Back to Fluvio

Enhancing Fluvio Message Sizes

rfc/produce-message-size.md

0.18.15.0 KB
Original Source

Enhancing Fluvio Message Sizes

This RFC proposes modifications to Fluvio's handling of message sizes.

Introduction

batch_size producer config must not reject large records, just send them directly.

Create a new max_request_size producer config that must reject large messages. I am using max_request_size because Kafka uses max.request.size but we can change it to other config name.

Compression sizes should not be used for these producer configs.

Proposed Enhancements

  1. Handling Larger Messages than Batch Size

If a single record exceeds the defined batch_size, Fluvio will process the record in a new batch without the batch_size as limit, ensuring that larger messages are not discarded or delayed. If the record does not exceed the batch_size, Fluvio will process the record as part of an already existing batch or create a new one if the batch is full.

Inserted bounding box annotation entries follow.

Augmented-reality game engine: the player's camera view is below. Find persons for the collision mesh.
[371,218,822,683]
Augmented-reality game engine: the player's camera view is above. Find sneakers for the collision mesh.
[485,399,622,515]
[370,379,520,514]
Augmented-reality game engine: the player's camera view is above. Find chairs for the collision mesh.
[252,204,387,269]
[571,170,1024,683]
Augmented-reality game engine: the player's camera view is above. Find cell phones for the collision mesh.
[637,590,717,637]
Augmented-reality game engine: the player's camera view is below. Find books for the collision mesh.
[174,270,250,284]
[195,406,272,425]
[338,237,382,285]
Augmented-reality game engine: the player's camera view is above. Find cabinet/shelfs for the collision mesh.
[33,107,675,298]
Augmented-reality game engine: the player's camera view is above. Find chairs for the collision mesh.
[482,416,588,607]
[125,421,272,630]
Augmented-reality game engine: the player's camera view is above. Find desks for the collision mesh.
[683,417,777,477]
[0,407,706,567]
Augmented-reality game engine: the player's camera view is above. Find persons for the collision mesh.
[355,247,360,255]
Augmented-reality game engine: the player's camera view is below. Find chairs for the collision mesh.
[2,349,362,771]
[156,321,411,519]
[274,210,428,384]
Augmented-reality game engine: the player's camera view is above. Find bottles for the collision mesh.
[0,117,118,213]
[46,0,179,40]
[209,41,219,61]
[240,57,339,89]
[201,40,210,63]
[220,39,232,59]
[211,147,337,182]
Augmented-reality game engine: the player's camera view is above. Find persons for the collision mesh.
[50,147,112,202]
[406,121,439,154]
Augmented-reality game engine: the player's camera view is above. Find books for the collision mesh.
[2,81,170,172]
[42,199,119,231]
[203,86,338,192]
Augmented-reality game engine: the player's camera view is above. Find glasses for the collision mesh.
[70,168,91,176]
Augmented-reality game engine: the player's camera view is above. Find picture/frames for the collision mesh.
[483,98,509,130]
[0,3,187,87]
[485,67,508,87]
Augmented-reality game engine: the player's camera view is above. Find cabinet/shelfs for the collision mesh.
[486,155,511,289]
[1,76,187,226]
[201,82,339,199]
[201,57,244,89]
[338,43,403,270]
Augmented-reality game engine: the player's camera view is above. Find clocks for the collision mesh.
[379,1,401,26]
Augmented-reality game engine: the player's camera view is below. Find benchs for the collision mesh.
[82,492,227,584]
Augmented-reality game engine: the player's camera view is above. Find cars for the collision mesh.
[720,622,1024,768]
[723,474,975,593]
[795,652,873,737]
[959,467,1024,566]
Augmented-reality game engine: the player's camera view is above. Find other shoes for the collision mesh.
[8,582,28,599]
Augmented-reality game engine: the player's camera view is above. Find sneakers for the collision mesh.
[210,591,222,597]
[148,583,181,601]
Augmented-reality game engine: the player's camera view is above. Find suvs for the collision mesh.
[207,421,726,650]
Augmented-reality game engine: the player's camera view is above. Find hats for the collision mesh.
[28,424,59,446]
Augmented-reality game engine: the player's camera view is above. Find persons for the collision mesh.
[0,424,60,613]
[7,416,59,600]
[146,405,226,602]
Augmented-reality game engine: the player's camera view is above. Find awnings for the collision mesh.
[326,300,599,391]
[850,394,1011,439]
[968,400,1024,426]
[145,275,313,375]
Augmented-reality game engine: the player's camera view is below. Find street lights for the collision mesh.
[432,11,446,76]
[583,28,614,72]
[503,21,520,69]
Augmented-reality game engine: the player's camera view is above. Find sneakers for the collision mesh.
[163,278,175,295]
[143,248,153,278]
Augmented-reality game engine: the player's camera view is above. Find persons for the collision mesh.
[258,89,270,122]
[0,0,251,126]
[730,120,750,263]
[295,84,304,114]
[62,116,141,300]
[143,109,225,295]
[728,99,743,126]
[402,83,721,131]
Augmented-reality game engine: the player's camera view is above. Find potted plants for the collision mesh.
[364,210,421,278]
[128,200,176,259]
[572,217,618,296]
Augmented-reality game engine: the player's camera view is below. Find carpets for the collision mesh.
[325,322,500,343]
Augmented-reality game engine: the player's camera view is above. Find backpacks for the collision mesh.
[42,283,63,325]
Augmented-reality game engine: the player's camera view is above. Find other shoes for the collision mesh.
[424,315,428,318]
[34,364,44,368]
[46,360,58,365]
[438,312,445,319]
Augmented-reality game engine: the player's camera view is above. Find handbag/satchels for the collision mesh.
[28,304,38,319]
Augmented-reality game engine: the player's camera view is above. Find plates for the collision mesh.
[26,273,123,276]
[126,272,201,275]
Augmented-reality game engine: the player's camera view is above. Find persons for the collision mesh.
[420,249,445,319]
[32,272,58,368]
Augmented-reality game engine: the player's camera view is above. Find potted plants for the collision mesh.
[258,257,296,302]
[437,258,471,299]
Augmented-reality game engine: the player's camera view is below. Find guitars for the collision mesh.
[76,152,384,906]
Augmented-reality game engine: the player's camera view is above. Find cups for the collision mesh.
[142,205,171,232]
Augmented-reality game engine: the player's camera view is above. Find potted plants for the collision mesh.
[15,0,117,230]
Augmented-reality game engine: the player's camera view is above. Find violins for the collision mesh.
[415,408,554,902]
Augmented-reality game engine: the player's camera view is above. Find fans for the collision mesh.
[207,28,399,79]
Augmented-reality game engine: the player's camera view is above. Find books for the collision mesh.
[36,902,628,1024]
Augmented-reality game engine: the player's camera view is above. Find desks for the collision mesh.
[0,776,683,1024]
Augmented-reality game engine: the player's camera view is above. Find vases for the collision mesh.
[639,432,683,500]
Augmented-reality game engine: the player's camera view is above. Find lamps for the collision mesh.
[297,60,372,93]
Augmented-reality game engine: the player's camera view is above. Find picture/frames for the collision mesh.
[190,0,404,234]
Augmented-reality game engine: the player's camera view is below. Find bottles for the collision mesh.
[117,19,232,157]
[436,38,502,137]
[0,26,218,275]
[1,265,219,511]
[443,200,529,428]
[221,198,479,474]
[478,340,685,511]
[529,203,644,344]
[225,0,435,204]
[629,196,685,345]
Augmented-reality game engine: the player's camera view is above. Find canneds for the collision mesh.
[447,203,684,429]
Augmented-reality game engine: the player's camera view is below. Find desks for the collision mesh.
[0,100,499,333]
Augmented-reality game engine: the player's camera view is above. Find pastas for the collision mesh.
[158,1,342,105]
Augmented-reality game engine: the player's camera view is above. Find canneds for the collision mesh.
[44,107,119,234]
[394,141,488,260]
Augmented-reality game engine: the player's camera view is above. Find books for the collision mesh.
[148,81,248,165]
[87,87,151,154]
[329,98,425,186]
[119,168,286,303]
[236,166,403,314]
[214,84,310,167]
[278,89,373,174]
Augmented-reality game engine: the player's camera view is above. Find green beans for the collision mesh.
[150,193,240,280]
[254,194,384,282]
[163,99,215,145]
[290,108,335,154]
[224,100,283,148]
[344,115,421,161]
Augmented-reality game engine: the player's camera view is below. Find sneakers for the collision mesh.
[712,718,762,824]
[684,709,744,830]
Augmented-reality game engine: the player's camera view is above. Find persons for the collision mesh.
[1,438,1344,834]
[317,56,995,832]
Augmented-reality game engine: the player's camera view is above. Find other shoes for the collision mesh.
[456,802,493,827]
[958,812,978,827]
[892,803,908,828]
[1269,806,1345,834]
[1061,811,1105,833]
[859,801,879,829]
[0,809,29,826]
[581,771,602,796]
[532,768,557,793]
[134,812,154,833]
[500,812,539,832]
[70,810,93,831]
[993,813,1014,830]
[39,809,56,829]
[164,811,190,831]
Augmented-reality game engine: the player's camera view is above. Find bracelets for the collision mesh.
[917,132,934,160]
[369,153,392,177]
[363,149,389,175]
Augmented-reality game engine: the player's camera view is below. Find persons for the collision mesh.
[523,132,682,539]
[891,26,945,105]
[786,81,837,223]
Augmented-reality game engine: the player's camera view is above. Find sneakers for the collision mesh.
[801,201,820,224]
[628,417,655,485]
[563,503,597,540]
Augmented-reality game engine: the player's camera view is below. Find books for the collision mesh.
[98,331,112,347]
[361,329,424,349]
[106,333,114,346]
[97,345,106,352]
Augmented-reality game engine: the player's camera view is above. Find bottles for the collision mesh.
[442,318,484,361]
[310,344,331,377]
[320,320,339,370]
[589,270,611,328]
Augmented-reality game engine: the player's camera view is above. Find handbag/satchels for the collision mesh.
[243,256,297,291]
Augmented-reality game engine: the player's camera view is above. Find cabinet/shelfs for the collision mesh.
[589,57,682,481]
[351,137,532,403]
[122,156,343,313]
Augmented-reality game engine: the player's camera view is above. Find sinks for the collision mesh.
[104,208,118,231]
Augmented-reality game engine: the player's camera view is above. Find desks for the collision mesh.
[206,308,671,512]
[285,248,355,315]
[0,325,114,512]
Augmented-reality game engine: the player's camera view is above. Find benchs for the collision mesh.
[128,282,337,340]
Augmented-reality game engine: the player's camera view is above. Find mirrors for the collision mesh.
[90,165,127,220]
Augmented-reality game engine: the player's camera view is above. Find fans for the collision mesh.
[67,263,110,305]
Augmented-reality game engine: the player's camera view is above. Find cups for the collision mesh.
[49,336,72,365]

  1. Handling Larger Messages than the Max Request Size

Fluvio will have a new configuration parameter, max_request_size, that will define the maximum size of a request that can be sent by the producer. This configuration will make Fluvio display errors when a message exceeds the defined max_request_size, even if it's a message with only one record or a batch of records.

  1. Compression Behavior

Fluvio will ensure that configuration limits that use size constraints, such as batch_size and max_request_size will only use the uncompressed message size. It affects the size of messages in transit but doesn't change the maximum request size constraints.

Fluvio CLI

Preparing the environment, with a topic and a large data file:

bash
fluvio topic create large-data-topic
printf 'This is a sample line. ' | awk -v b=500000 '{while(length($0) < b) $0 = $0 $0}1' | cut -c1-500000 > large-data-file.txt

Batch Size

batch_size will define the maximum size of a batch of records that can be sent by the producer. If a record exceeds this size, Fluvio will process the record in a new batch without the batch_size as limit.

bash
fluvio produce large-data-topic --batch-size 16536 --file large-data-file.txt --raw

There will not be any errors displayed, even if the message exceeds the batch size. But the record will be processed as a new batch.

Max Request Size

max_request_size will define the maximum size of a message that can be sent by the producer. If a message exceeds this size, Fluvio will throw an error. Even if it's a message with only one record or a batch of them.

bash
fluvio produce large-data-topic --max-request-size 16384 --file large-data-file.txt --raw

Will be displayed the following error:

bash
record size (xyz bytes), exceeded maximum request size (1048576 bytes)

Compression

batch_size and max_request_size will only use the uncompressed message size.

bash
fluvio produce large-data-topic --batch-size 16536 --compression gzip --file large-data-file.txt --raw
fluvio produce large-data-topic --max-request-size 16384 --compression gzip --file large-data-file.txt --raw

The first one and the second one will use the uncompressed message size to be calculated. Only the second one will display an error because the uncompressed message exceeds the max request size.

References

Kafka Behavior

Kafka has a similar behavior for handling larger messages than batch size and max request size.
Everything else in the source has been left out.